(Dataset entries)
* * * *

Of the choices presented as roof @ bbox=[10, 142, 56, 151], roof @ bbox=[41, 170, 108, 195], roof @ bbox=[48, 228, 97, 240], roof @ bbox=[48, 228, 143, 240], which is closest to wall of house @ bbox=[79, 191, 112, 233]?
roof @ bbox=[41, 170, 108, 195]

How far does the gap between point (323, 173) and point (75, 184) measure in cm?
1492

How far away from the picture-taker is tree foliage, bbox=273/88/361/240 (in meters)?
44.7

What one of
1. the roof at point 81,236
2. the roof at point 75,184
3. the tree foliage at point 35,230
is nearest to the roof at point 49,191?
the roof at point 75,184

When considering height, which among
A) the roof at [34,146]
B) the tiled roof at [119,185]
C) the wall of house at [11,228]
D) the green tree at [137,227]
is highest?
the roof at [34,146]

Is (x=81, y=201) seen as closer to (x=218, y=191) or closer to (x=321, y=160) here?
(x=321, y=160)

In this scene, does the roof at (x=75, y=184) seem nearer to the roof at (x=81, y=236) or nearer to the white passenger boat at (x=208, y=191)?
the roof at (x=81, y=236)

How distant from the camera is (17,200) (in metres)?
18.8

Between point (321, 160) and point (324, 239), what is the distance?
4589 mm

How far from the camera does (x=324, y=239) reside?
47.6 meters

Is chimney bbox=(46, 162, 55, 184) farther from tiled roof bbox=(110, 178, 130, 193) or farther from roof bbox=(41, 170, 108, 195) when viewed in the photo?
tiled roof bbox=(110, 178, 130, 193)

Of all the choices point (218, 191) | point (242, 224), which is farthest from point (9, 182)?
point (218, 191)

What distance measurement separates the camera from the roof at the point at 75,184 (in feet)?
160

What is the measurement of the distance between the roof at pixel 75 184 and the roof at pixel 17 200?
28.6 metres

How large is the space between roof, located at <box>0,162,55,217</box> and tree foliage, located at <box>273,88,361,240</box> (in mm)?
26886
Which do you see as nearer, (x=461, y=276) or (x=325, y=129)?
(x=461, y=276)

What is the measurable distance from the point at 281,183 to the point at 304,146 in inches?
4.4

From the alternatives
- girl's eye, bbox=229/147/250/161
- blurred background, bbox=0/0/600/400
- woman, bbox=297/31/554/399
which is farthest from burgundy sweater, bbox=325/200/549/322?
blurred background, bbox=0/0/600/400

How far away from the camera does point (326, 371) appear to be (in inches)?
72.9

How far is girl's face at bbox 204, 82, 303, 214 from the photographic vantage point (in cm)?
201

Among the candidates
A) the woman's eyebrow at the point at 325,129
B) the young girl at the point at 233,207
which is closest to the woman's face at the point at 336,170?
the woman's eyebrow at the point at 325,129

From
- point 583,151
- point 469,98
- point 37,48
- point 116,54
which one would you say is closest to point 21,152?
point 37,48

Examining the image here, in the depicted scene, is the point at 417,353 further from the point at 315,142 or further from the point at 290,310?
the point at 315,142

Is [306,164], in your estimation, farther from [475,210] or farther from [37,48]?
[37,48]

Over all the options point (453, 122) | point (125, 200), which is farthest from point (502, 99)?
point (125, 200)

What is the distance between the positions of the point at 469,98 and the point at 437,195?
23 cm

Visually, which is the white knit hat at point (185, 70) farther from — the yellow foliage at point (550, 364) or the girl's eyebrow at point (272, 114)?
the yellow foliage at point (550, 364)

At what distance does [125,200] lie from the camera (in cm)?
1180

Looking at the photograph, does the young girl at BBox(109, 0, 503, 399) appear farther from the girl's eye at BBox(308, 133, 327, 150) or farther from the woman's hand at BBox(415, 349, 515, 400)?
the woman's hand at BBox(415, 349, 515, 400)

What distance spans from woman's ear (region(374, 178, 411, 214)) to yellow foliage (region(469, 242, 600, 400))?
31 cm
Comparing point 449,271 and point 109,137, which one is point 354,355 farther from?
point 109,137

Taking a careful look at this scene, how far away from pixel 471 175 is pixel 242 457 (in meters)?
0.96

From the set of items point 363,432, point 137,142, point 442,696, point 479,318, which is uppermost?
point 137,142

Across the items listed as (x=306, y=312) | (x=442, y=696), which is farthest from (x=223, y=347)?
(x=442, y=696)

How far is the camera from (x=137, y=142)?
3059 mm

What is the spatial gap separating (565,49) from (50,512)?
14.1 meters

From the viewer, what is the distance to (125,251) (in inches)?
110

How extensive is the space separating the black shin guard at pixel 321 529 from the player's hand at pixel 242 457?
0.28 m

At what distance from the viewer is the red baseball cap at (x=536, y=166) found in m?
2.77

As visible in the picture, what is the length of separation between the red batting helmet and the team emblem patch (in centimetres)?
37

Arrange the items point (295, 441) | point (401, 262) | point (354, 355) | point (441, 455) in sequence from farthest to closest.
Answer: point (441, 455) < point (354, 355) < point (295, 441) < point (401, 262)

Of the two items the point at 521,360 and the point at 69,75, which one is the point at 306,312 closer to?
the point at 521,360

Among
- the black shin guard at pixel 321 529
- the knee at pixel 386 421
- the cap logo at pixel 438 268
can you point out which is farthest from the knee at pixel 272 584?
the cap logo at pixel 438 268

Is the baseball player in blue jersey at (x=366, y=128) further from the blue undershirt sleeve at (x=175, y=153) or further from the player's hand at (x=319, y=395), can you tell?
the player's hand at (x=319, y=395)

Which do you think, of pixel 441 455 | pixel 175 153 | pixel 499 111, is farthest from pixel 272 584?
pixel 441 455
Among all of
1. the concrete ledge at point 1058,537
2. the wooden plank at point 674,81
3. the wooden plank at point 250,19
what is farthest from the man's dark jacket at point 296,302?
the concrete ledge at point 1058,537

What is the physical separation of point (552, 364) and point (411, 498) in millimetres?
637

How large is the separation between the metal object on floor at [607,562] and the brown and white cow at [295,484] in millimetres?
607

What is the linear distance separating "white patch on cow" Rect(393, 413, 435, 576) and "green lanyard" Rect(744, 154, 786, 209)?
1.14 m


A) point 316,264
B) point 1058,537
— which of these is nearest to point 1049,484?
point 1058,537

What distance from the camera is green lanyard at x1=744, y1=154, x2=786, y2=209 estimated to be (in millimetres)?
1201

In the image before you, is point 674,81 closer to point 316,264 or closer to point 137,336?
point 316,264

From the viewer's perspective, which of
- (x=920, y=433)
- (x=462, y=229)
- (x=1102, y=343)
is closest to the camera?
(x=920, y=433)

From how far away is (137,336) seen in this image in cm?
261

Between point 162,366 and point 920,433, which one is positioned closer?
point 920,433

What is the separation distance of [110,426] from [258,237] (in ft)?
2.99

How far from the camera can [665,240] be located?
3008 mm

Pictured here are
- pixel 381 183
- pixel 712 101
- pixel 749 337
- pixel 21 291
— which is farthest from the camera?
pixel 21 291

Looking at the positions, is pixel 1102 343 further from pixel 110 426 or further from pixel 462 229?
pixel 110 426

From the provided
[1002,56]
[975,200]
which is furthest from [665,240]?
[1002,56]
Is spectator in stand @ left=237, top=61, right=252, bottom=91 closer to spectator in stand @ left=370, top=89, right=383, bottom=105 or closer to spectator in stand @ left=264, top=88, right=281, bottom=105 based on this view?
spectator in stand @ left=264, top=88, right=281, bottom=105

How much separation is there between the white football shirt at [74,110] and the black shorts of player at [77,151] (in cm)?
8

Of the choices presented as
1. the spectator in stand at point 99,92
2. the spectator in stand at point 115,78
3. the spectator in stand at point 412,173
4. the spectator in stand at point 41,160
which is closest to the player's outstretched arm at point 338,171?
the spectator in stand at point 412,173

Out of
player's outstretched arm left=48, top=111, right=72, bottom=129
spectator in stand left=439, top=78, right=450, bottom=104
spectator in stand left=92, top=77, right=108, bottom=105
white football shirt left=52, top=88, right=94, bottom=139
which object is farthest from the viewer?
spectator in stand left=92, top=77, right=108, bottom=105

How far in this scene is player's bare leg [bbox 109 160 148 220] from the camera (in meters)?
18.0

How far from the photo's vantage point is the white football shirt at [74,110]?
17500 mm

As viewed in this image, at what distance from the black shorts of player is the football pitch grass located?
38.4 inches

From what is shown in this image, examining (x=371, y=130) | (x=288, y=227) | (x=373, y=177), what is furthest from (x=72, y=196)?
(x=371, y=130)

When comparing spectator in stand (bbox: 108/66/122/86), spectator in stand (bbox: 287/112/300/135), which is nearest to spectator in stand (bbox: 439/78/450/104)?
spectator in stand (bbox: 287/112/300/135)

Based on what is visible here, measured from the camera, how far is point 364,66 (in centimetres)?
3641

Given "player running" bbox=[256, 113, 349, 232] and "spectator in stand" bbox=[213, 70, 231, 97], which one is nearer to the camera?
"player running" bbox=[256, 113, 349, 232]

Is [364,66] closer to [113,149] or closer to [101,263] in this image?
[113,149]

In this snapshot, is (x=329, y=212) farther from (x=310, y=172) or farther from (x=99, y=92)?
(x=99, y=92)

* * * *

[Work instructions] Only the lines from the one containing "How far in this" to the end of the listing belong in the output, each reproduced exactly.

[In response]
How far in this scene is player's bare leg [bbox 109 160 148 220] from the camera (in meters)?
18.0

How far from the photo's vantage point is the white football shirt at [74,110]?
17500 mm

As viewed in this image, at what distance from the black shorts of player is the football pitch grass located?
38.4 inches

From what is shown in this image, examining (x=371, y=130) | (x=288, y=227) | (x=373, y=177), what is furthest from (x=72, y=196)?
(x=371, y=130)

When comparing spectator in stand (bbox: 108/66/122/86), spectator in stand (bbox: 287/112/300/135), which is nearest to spectator in stand (bbox: 439/78/450/104)?
spectator in stand (bbox: 287/112/300/135)

Based on what is visible here, measured from the camera, how far is point 364,66 (in centimetres)?
3641

Given "player running" bbox=[256, 113, 349, 232] and "spectator in stand" bbox=[213, 70, 231, 97], which one is nearer to the camera?
"player running" bbox=[256, 113, 349, 232]

Is [364,66] closer to [113,149] or closer to [101,263] in this image?
[113,149]

In this snapshot, is (x=329, y=212) farther from (x=310, y=172) or farther from (x=99, y=92)?
(x=99, y=92)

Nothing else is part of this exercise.